Bossman helps the poor saps who can't see the wood for the trees

Canalys Channels Forum The reputation printing has built over the decades is all wrong. It is actually good for the natural world – just ask the boss of HP, the planet's largest maker of print products.

"Printing has a connotation of a technology that is not environmentally friendly, which is actually not the case and we are driving that message very strongly," said incoming HP Inc CEO Enrique Lores, who will still serve as the president of the printing division until 1 November.

Tens of millions of used cartridges are dumped in landfill sites every year, fossil fuels are burned to power the hardware and there are also the implications of paper production.

Actually, scrap that last one. Maybe. At least according to Lores, who was speaking at the annual Canalys Channels Forum in Barcelona, attended by El Reg.

"People have the concept that when customers use pages or paper to print, they are killing trees, they're using trees and they're really helping deforestation in the world. It is actually the opposite."

He said HP will monitor the types of paper used in its printers and when paper "has not come from forests that have been planted to become paper, we will actually be planting trees to compensate for that.

"We are going to make printing forest-positive, which we think is an important value to help and contribute to the impact that we can have in the world."

Canalys CEO Steve Brazier said he often told his own children to stop printing in the volumes they did.
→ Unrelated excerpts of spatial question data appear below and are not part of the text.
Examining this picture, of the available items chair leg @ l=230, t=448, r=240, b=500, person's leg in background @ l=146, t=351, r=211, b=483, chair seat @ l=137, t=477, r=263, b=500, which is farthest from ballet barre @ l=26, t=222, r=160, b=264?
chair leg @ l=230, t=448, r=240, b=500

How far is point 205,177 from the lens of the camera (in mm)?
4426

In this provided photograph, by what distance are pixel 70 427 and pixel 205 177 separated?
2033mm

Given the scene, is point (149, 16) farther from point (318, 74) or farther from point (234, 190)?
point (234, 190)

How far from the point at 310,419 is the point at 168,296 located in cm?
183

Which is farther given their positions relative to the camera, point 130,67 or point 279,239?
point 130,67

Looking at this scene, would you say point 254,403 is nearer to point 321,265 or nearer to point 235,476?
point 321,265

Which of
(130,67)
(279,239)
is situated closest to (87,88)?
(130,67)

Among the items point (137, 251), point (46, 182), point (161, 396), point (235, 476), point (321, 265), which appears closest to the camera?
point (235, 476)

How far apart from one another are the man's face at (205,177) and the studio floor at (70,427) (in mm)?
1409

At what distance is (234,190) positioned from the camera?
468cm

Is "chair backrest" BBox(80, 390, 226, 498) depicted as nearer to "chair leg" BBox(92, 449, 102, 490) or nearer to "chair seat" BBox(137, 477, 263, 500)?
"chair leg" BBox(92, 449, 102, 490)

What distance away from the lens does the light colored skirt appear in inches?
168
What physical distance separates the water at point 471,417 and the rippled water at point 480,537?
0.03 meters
Lores advised: "You should tell them if they want more trees, they should print more."

An HP PR handler told us its initiative relates only to HP-branded paper, and that it reached the goal of "100 per cent zero deforestation" with its "HP-branded paper two years ahead of schedule", and is "on track to achieve zero deforestation of its paper-based packaging by 2020".

He added: "The deforestation commitment means that all HP-brand paper and paper-based product packaging will be derived from certified and recycled sources by 2020, with a preference for virgin fiber from certified sources of the Forest Stewardship Council (FSC), a nonprofit that promotes responsible management of the world's forests."
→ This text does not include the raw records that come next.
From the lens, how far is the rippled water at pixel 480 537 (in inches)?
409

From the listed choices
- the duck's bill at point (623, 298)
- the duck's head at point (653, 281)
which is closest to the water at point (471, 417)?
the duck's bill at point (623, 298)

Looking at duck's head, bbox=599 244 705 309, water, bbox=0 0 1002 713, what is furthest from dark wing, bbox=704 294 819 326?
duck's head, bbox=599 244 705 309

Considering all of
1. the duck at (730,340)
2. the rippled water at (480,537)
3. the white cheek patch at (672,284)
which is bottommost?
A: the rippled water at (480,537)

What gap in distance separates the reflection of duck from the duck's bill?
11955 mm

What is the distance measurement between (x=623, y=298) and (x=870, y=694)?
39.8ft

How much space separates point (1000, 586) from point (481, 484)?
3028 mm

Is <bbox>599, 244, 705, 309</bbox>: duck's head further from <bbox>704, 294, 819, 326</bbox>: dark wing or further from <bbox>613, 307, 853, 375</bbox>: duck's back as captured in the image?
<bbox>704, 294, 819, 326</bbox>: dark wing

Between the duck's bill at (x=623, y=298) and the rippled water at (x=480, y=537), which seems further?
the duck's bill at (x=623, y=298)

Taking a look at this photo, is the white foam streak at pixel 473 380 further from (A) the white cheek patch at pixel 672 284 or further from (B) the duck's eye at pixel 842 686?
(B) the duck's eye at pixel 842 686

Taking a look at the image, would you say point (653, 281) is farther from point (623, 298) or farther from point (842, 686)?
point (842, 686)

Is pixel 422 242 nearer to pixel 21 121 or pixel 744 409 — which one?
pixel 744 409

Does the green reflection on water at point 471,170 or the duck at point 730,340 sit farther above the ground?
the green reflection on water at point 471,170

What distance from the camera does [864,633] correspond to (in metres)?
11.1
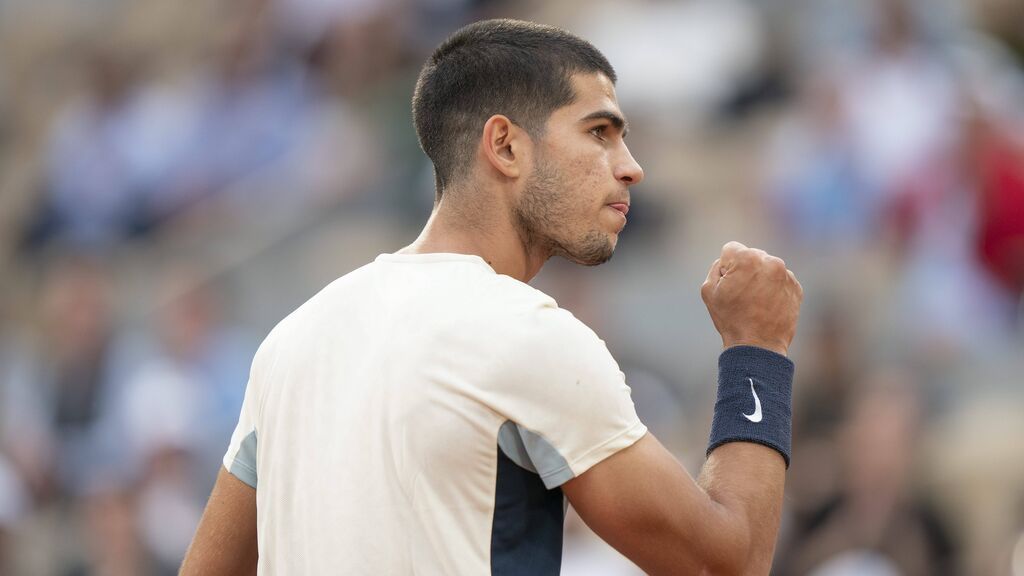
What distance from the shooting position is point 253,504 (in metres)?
2.87

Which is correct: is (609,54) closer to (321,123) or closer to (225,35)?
(321,123)

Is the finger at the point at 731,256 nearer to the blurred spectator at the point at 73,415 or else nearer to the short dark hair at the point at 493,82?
the short dark hair at the point at 493,82

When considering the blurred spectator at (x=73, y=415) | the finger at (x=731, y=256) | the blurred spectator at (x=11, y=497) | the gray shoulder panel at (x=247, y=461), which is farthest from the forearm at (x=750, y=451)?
the blurred spectator at (x=11, y=497)

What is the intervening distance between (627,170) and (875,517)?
3927 mm

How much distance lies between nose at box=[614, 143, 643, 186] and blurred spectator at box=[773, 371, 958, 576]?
12.7 ft

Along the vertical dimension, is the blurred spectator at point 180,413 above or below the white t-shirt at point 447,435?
above

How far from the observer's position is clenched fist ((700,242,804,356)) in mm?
2859

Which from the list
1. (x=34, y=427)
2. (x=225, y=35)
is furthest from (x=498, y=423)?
(x=225, y=35)

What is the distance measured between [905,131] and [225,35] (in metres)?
4.80

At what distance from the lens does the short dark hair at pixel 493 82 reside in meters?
2.88

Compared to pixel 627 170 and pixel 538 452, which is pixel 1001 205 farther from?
pixel 538 452

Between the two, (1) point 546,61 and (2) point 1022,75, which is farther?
(2) point 1022,75

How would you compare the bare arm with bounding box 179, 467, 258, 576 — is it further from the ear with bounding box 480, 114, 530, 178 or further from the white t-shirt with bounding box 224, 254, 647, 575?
the ear with bounding box 480, 114, 530, 178

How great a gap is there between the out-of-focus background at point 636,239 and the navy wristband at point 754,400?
3.79 m
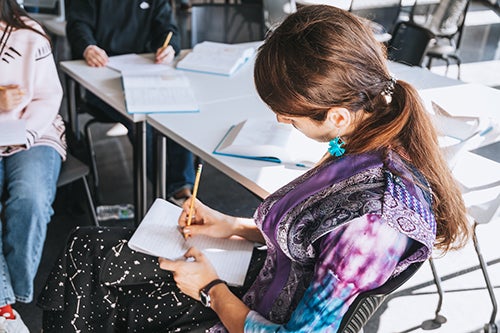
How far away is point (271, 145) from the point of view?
5.40 ft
HP prices for its branded sheets seem to be roughly 25 per cent more than alternatives, so there is an associated cost.

Further, the company said it has a "vision" to sell "carbon-neutral" tech and claimed customers have reported a one-third decline in "carbon emissions, energy consumption, and cost per device with HP's Managed Print Services 3".

Specific HP products are also built using up to 30 per cent closed-loop recycled plastics, and the latest LaserJet A4 printer and EcoSmart black toner comes with "lower melt temperatures that result in lower energy consumption", the PR man added.
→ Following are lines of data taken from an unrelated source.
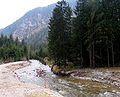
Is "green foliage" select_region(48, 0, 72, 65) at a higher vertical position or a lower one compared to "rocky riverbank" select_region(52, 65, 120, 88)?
higher

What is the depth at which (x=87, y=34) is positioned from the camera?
47.0m

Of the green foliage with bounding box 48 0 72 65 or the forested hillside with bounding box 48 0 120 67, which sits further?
the green foliage with bounding box 48 0 72 65

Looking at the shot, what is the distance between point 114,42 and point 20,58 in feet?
344

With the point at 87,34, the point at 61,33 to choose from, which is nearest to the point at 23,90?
the point at 87,34

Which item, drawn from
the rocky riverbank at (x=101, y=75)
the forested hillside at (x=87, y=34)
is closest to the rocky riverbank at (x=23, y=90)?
the rocky riverbank at (x=101, y=75)

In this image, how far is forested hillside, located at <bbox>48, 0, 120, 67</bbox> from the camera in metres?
45.9

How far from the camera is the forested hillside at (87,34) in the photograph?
45.9 m

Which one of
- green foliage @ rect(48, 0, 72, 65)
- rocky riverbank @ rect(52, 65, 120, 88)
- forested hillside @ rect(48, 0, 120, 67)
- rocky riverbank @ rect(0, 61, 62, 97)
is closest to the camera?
rocky riverbank @ rect(0, 61, 62, 97)

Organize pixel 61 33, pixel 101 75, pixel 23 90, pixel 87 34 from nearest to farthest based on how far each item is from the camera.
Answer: pixel 23 90, pixel 101 75, pixel 87 34, pixel 61 33

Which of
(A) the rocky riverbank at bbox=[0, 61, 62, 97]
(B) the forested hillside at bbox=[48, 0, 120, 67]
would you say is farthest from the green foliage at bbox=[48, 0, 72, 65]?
(A) the rocky riverbank at bbox=[0, 61, 62, 97]

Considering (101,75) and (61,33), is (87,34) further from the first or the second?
(101,75)

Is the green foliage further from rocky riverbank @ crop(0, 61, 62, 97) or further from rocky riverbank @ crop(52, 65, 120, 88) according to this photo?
rocky riverbank @ crop(0, 61, 62, 97)

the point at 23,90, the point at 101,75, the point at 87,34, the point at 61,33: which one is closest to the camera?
the point at 23,90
So HP is talking up its green credentials, and there is good business sense in doing so because questions about environmental policies frequently show up in tender documents, at least in the public sector. Also, consumers have become increasingly sensitive about their own carbon footprint.

Printing has historically been the company's profit engine, with HP ink once said to be seven times more pricey than a litre of Dom Pérignon.

HP has seen big competition from cloned or remanufactured cartridge makers and this year the company has been forced into a corner. As revealed by The Reg weeks ago, HP is overhauling its sales model: it will charge more upfront for hardware that allows people to use non-HP supplies, and will also sell boxes with lower prices for customers that buy their ink and toner exclusively from HP.

HP's incoming printer boss recently claimed that using those cloned or remanufactured supplies was bad for security and the environment, with 97 million cartridges finding their way into landfill each year.